GIVEN REQUEST A -> In the passage about platforms that strip out code, which kind of traffic is said to be the majority?
GIVEN REQUEST B -> Reproduce everything from "When these technologies" down to "to another site." in the passage about platforms that strip out code.

SELECTION ->
+-------+

When these technologies were introduced, my original thought was that instead of adopting platforms that strip out code, we should just write good code (I still think that, by the way). If a feature is worth building, then it’s worth building well and making it available to all traffic (mobile being the majority anyway), rather than stripping it out for mobile. The same goes for platform-specific content—if a platform offers something that a browser cannot, a native app for example, then I think it makes sense to build it. But I’m not yet persuaded that distributing content to platforms like Facebook makes sense unless there’s a clear business requirement that also accounts for losing traffic to another site.

+-------+

DATASET EXTRACT ->

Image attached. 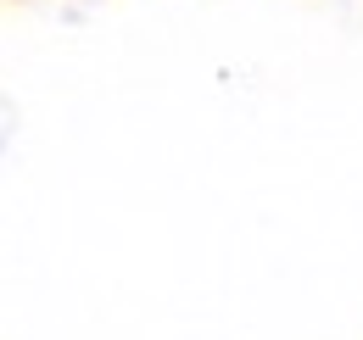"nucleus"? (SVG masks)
<instances>
[]
</instances>
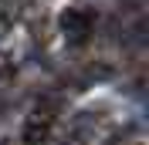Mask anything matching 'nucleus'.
I'll return each instance as SVG.
<instances>
[{"label":"nucleus","mask_w":149,"mask_h":145,"mask_svg":"<svg viewBox=\"0 0 149 145\" xmlns=\"http://www.w3.org/2000/svg\"><path fill=\"white\" fill-rule=\"evenodd\" d=\"M44 132H47V122H41V115H34L27 122V128H24V138H27V142H41Z\"/></svg>","instance_id":"1"}]
</instances>
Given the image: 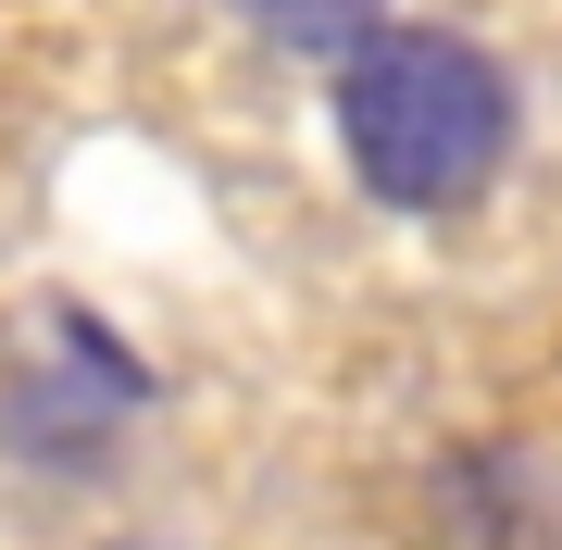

+-------+

CORRECT OUTPUT A -> Mobile traffic.

CORRECT OUTPUT B ->
When these technologies were introduced, my original thought was that instead of adopting platforms that strip out code, we should just write good code (I still think that, by the way). If a feature is worth building, then it’s worth building well and making it available to all traffic (mobile being the majority anyway), rather than stripping it out for mobile. The same goes for platform-specific content—if a platform offers something that a browser cannot, a native app for example, then I think it makes sense to build it. But I’m not yet persuaded that distributing content to platforms like Facebook makes sense unless there’s a clear business requirement that also accounts for losing traffic to another site.